▶ _THE INPUT_
——
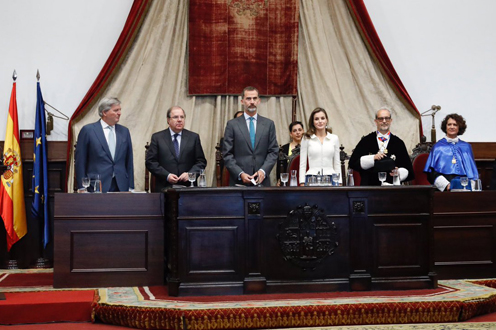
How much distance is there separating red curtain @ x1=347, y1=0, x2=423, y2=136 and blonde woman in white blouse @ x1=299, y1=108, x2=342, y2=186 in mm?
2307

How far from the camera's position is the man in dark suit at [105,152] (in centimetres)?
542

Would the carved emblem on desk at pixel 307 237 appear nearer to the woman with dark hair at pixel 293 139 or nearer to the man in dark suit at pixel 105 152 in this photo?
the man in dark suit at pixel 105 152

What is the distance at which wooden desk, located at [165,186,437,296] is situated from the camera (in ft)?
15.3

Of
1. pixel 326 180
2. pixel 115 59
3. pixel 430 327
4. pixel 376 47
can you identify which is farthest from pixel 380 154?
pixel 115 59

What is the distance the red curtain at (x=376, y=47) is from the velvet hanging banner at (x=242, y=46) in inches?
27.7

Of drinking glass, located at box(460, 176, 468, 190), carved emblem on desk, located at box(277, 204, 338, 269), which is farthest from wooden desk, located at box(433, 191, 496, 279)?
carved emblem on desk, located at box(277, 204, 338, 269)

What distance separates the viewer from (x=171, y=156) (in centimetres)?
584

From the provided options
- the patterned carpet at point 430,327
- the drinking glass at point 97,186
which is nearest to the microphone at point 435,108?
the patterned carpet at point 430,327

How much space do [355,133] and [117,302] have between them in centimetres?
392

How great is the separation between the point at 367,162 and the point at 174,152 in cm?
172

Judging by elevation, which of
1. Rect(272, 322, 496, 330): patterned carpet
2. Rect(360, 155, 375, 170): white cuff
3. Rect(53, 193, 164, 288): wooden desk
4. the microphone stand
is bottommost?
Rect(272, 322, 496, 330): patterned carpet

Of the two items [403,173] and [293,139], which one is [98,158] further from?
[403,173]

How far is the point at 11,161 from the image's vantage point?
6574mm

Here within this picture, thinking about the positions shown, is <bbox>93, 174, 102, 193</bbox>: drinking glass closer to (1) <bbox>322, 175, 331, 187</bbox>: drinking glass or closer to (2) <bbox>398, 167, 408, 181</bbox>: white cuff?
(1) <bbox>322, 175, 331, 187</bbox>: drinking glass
——
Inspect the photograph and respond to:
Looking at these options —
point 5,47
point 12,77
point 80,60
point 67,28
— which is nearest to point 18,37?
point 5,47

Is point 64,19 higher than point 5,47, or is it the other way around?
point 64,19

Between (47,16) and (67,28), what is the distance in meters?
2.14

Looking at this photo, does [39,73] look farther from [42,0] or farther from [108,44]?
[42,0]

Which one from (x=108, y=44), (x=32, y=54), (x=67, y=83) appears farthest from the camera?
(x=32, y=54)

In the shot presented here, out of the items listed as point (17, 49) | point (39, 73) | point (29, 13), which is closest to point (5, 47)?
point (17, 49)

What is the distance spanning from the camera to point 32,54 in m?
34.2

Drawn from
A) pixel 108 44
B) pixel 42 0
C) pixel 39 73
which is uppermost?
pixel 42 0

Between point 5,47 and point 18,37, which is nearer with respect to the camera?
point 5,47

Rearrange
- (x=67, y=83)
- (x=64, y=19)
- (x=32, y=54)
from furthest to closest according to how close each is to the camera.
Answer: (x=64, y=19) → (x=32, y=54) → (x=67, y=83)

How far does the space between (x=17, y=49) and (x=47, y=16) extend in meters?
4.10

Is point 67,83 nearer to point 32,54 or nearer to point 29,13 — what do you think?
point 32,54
——
Locate each line in the records that contains the string "nearest", and copy those lines.

which is nearest to the microphone at point 435,108?
— which is nearest to point 18,37?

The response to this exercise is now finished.